For a city renowned for its contributions to technological advancement, San Francisco’s public transportation system is surprisingly antiquated.
At the age of 105, the San Francisco Municipal Railway — or “Muni” — is in desperate need of revitalization. Its bus lines have actually slowed since their inception, with the New York Times finding that several routes run nearly 20 minutes longer despite price increases. The city’s other, larger transit network, BART, which connects San Francisco to Oakland and the rest of the East Bay, has numerous problems of its own. A January survey found that customer satisfaction is at an all-time low, down 15% from just five years ago. On both systems, disruptive incidents like fare dodgers, who pry open the back doors of busses with little protest from drivers or authorities, have been well-documented. And with the city ranked as having the fourth-worst traffic congestion in the world, even the most pleasant of rides can grow infuriating due to extended delays.

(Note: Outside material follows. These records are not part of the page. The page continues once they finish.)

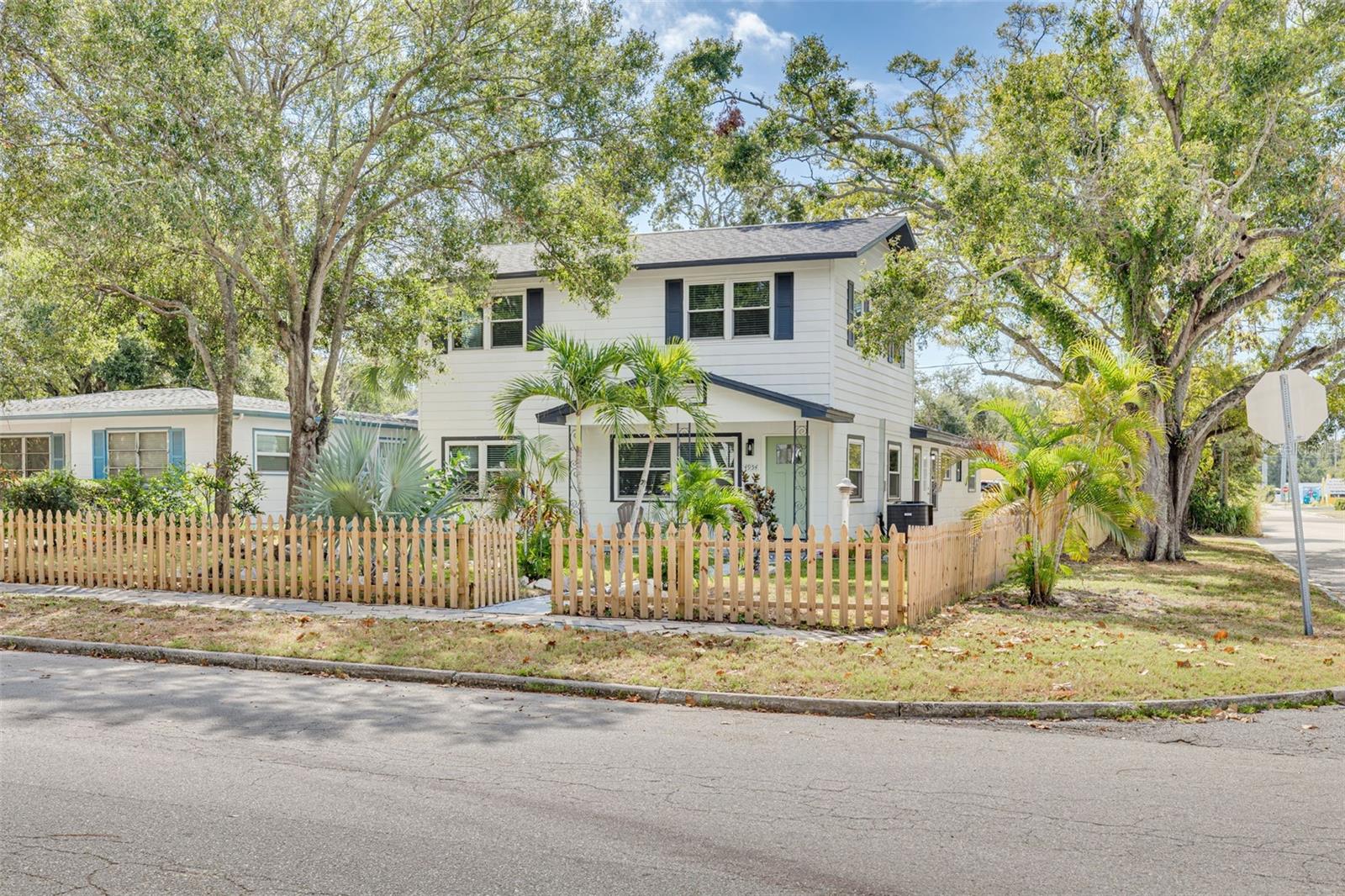 4954 2ND AVE N, ST PETERSBURG, FL, 33710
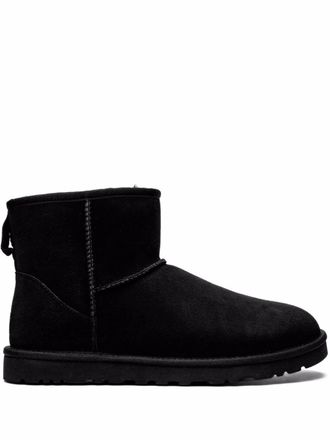 UGG M Classic Mini Shoes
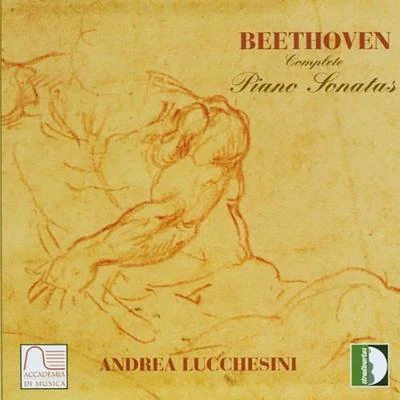 Andrea Lucchesini Beethoven: Complete Piano Sonatas (Live)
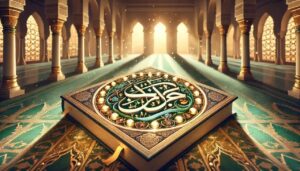 قاعده تفخیم و ترقیق در قرائت قرآن کریم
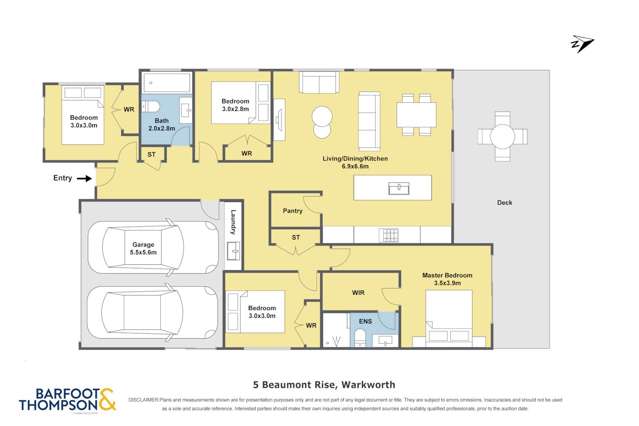 5 Beaumont Rise Warkworth_1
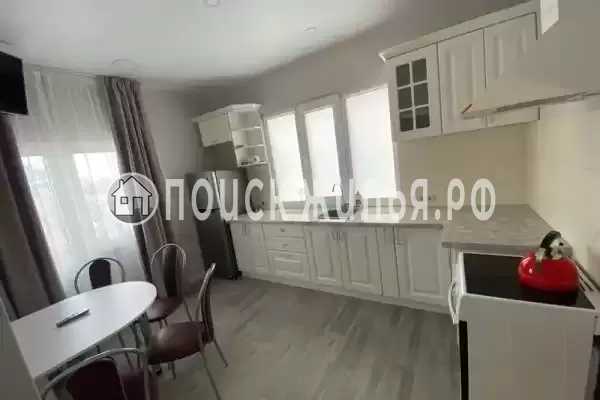 Дом под ключ, Цюрупы, д.34, Сочи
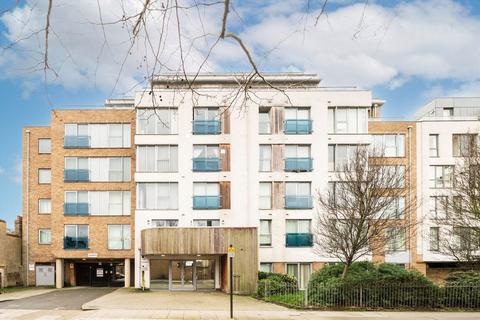 1 bedroom flat for sale, Glenthorne Road, London W6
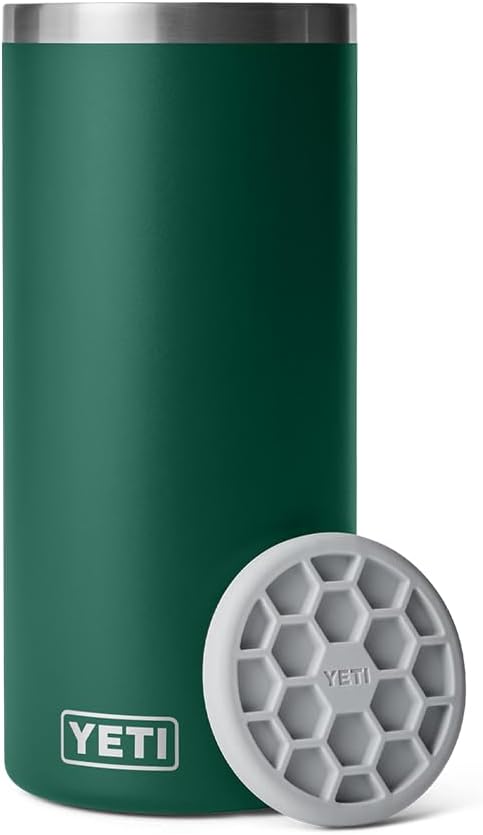 YETI Rambler Wine Chiller, Fits Most Wine Bottles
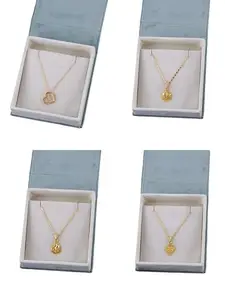 Elegant Necklaces for Every OccasionNECLACE-SHEET11-281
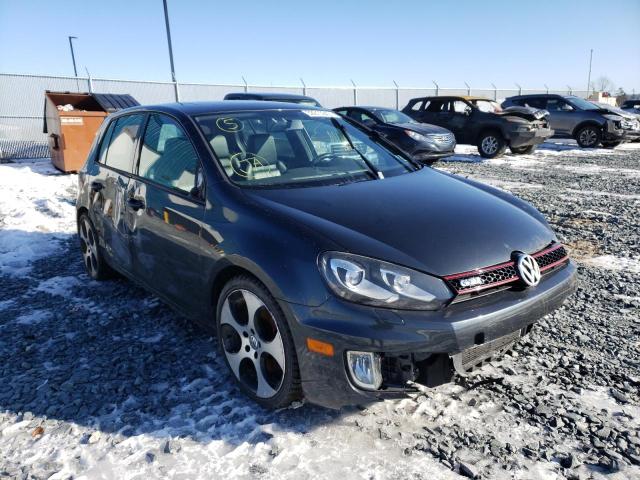 VOLKSWAGEN GTI 2010 wvwhv7aj5aw070709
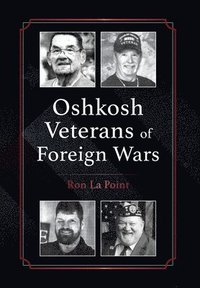 bokomslag Oshkosh Veterans of Foreign Wars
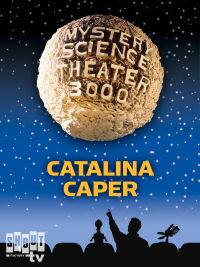 Catalina Caper (1967)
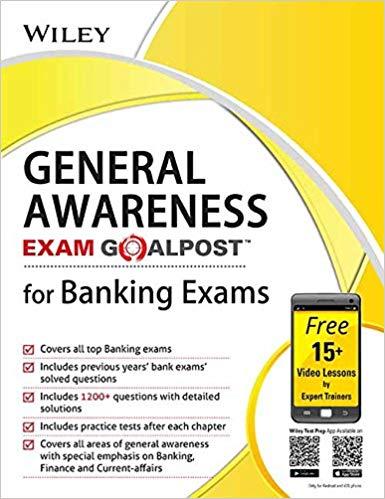 (PDF)Wiley&rsquo;s General Awareness, Exam Goalpost, for Banking Exams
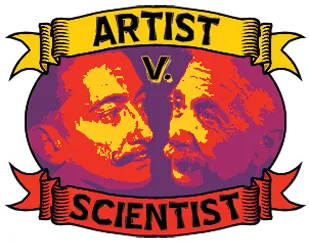 The Artist v. Scientist Podcast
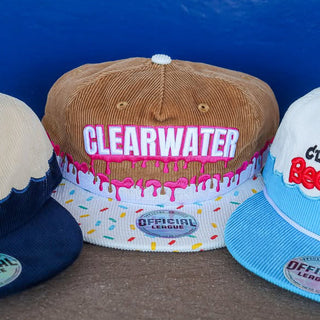 Clearwater Threshers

Lyft, the San Francisco-based ride-hailing company, thinks it can solve local riders’ frustrations — or at least offer an alternative — with its new Shuttle feature. Lyft describes Shuttle as an affordable, convenient, and on-demand service that picks up and drops off users at stops along a pre-designated route. Lifehacker offered a positive review of the service, finding that it was “2-3 times cheaper than a Lyft, to boot.”
But critics on Twitter weren’t as impressed. Some commentators see Lyft Shuttle as a Silicon Valley attempt to paint a decades-old idea — city busses — as a novel concept. “Nothing wrong with the idea of some privately operated commuter buses but it’s genuinely hilarious that this is presented as innovative,” Vox’s Matthew Iglesias tweeted.
To be fair, Lyft is not the first startup attempting to pass off transportation privatization as innovation. Leap made waves with its high-end busses complete with wooden interiors, snack bars and Wi-Fi networks before it folded in 2015. Chariot, a self-described “vanpool service” that shuttles commuters along pre-set routes, has had a bit more success. In fact, Ford acquired the three-year-old company last year for a reported $65 million with the intention to expand to new cities.
But because San Francisco’s transit options are in such bad shape, Lyft’s Shuttle service could be successful there — as well as in the numerous other American cities that also suffer from inadequate public transit options.
Marisa Spanial, 26, primarily uses BART for her daily commute. While she says riding the train is her “least favorite part” about living in the city, she doesn’t have alternative options. The busses aren’t fast enough and the hilly terrain makes it hard to just walk or bike downtown, she says.
Bob Feteke, who lived in San Francisco from 2011 to 2014, said that if people in the city “can avoid public transit, they will.”
“It’s unreliable and janky,” added the 27-year-old. “People don’t want to put up with it.”
Some naysayers argue that private transportation options do an inadequate job of serving lower-income neighborhoods. With Lyft Shuttle, that problem could be compounded given that riders have to use a smartphone to access the system. A 2007 report from the American Public Transportation Association found that 43% bus riders had a household income under $25,000. On the other hand, 64% of households earning less than $30,000 per year now own a smartphone — a 12% increase from just one year earlier, as the technology becomes increasingly common and affordable.
Whether Lyft Shuttle succeeds or not will ultimately be up to residents, many of whom are eager for alternatives to the existing infrastructure. Spanial, who’s already become frustrated with San Fransisco’s transit system despite having lived there for just over a month, said she would “100%” consider using Lyft Shuttle and wants to sign up for the beta test.
“You want a reliable ride that’s not going to take forever,” Spanial said.